Residents of Halifax, Canada, may be familiar with the eclectic design and second-hand store Makenew. But now designer Anna Gilkerson has launched a sustainable collection of her own in order to meet demand for ethical garments. Dubbed Älskling – from the Swedish for ‘darling’ – the locally-made designs are minimalist and simple in form. They are all created by hand using a mixture of organic or sustainably sourced fabrics from India, which are hand printed and crafted by local young (and highly skilled) pattern-makers, sewers and graders. Everyone involved are paid a fair wage and by keeping it local helps ensure that the money stays within the local economy.
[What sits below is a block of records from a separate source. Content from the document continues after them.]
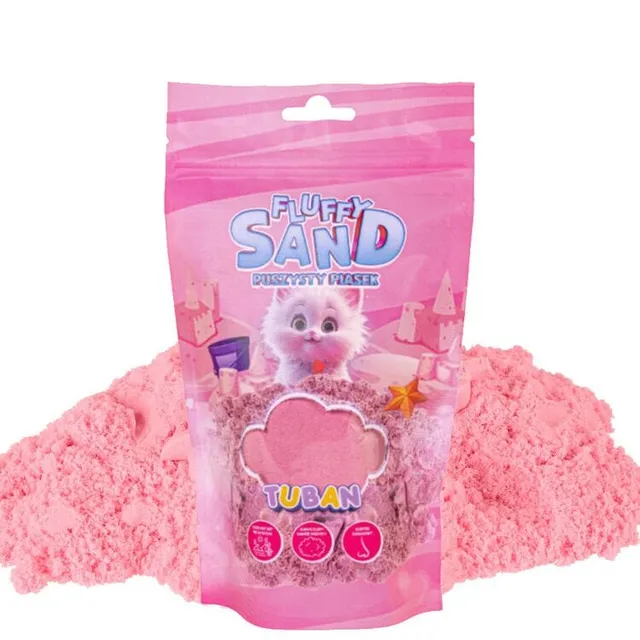 Tuban Fluffy sabbia cinetica rosa 90 g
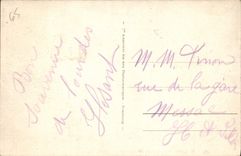 VINTAGE POSTCARD Heavy Entry of the Rosary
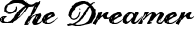 The Dreamer font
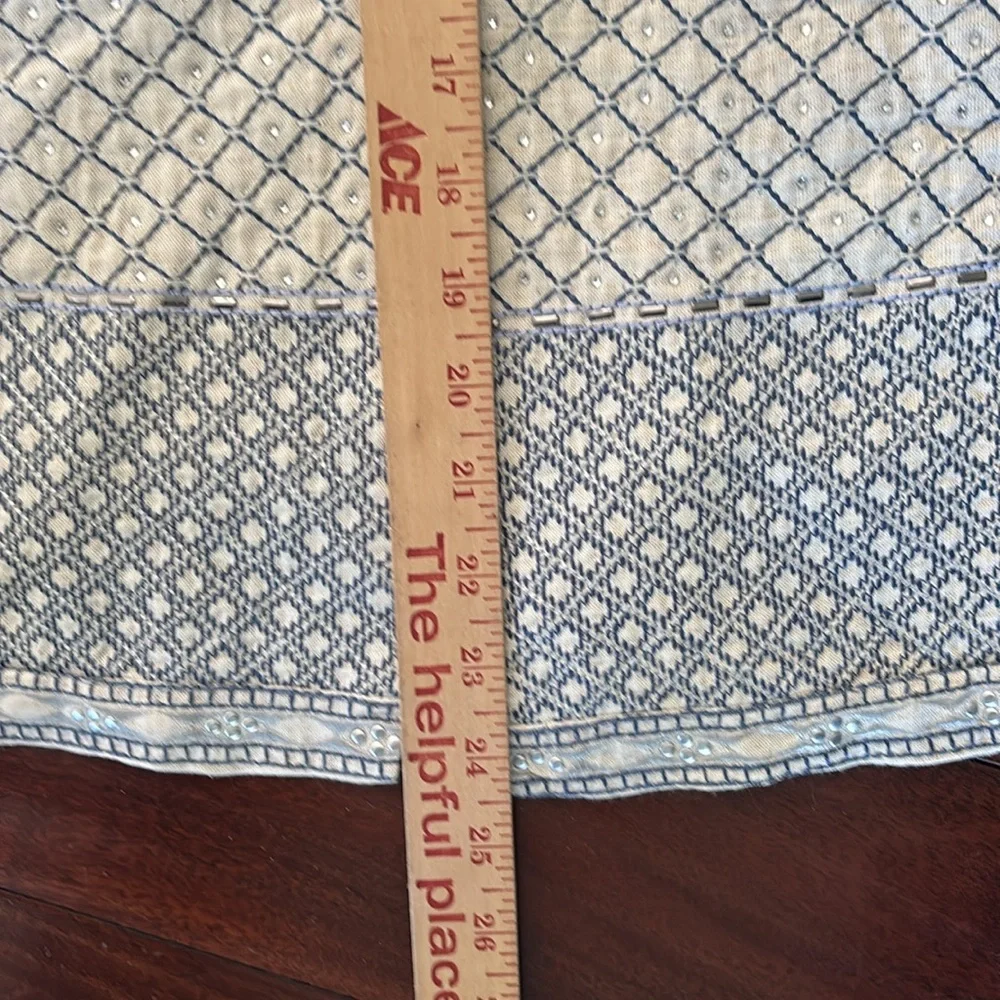 Madison | Embellished embroidered bohemian jeweled Jacket lined - Picture 9 of 12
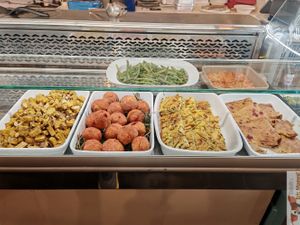 Plates at Ko.bo Vegan in Milan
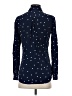 Sézane Polka Dots Blue Long Sleeve Blouse Size 32 - photo 2
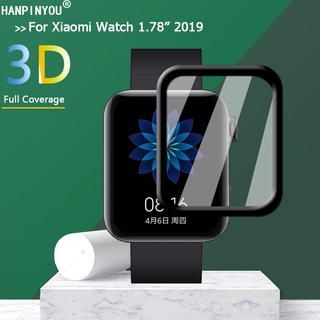 Miếng dán cường lực bảo vệ màn hình chuyên dùng cho đồng hồ thông minh Xiaomi Mi Watch 1.78" 2019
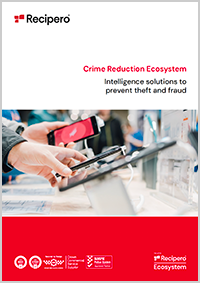 Recipero Crime Reduction Ecosystem product sheet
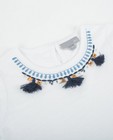 T-shirts - T-shirt met versierde hals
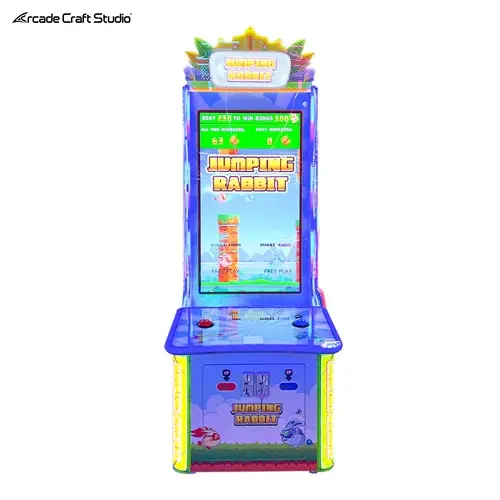 Jumping Rabbit Arcade Ticket Game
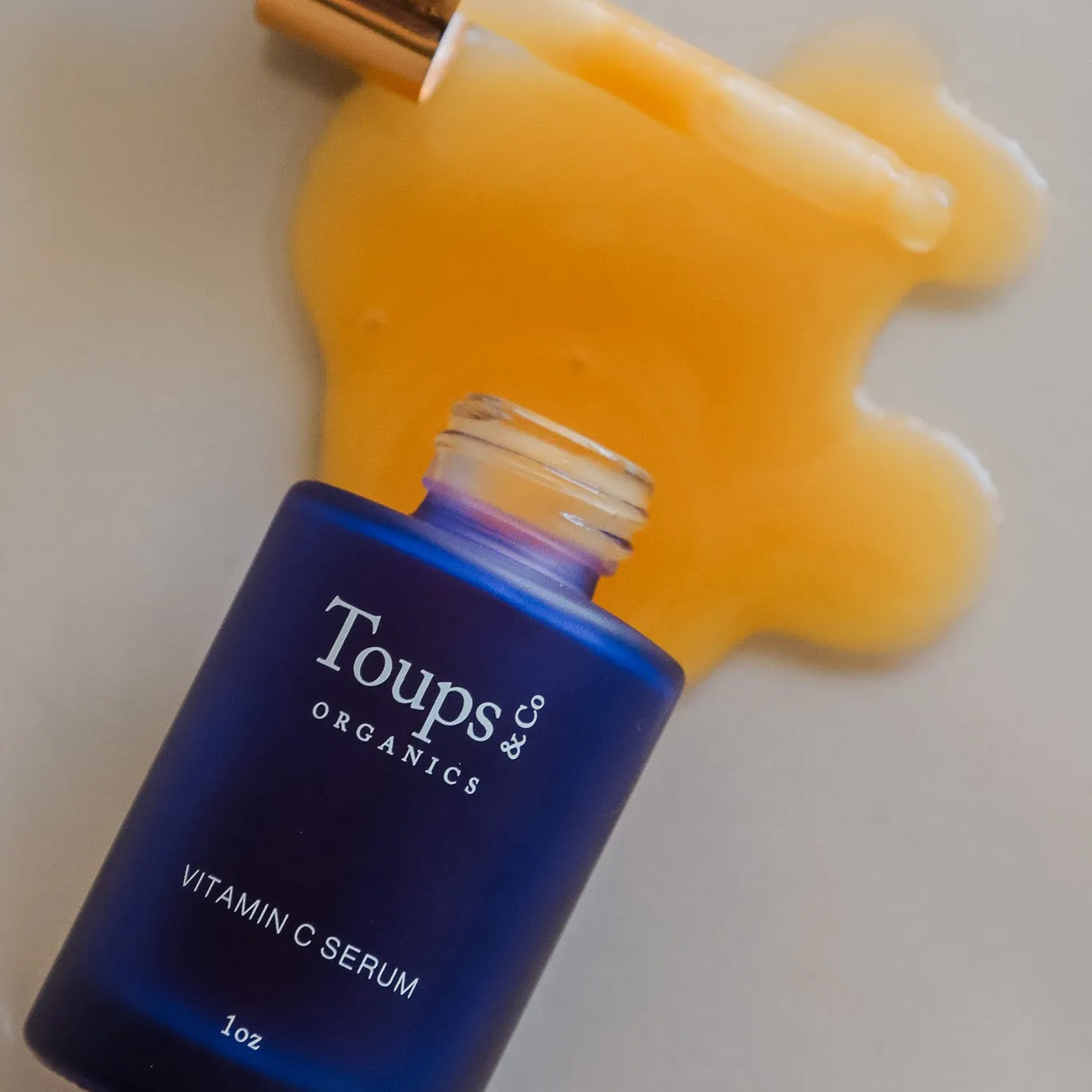 Toups and Co. Organics Vitamin C serum ujævn hud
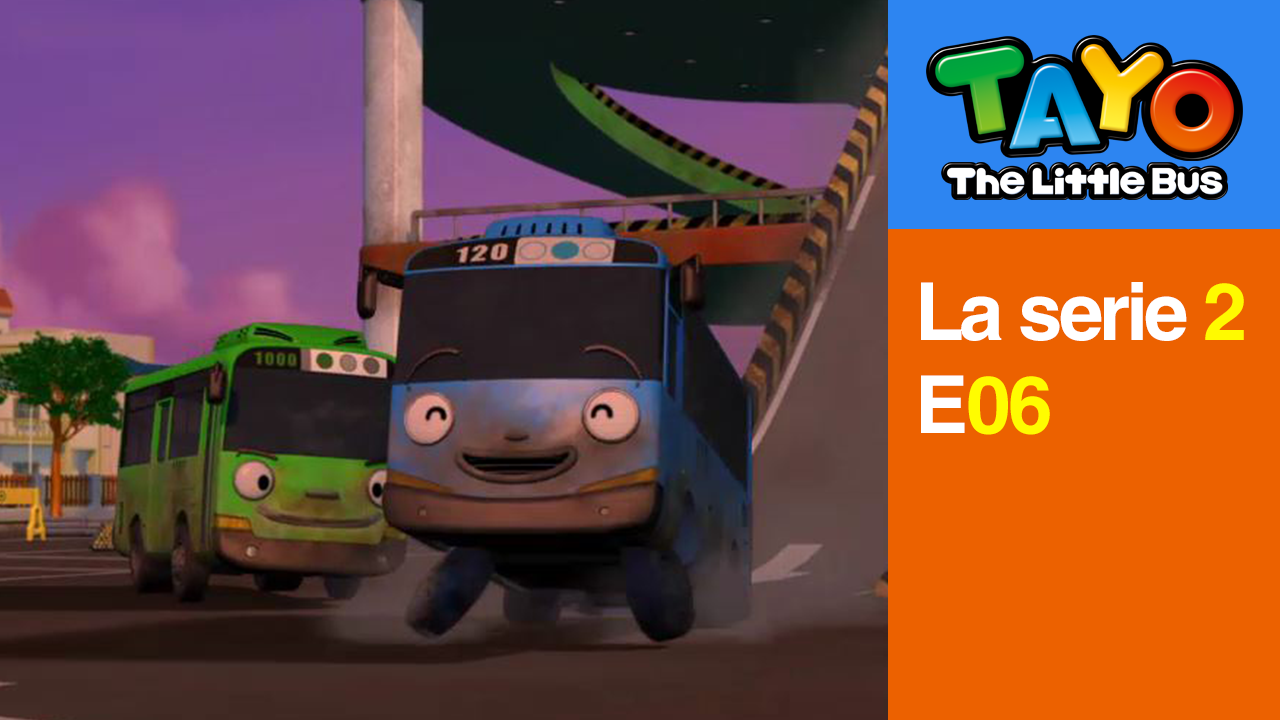 Tayo El Pequeño Bus la Serie 2 EP 6 - Un Parque Nuevo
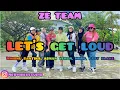 Download Lagu LET’S GET LOUD (WHISNU SANTIKA, ADNAN VERON, HBRP, EAST BLAKE EDIT) / ZUMBA / DANCE WORKOUT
The collection itself consists of a range of simple yet cool items such as a T-shirt tank and a button up dress, in white and embroidered fabric perfect for the coming summer months
The line is small with just seven pieces on offer, but Gilkerson says that tons of research went into curating a collection that would appeal to the client. “We talk to our customers a lot about what they desire and feel good in,” she said. “The styles are feminine yet modern and minimal with classic elements.”
She approaches the design stage with these ideas, along with her international background; trained in New York and Italy, Gilkerson is also half Swedish which perhaps brings a certain Scandanavian aesthetic to her work.
Gilkerson says that Älskling aims to have a zero carbon footprint in terms of travel as the brand sells direct to the customer. “We make small batches to allow fresh batches to deliver often,” she said. “It also lets us work in new designs that work with the already existing collection.”
She makes sure everything is produced in Canada, and even (when possible) sources fabric locally. “Our last fabric source is from a long standing Canadian mill,” she noted, “[as] I don’t just use one source.” The brand also puts quality high on their agenda, with designs that are made to last.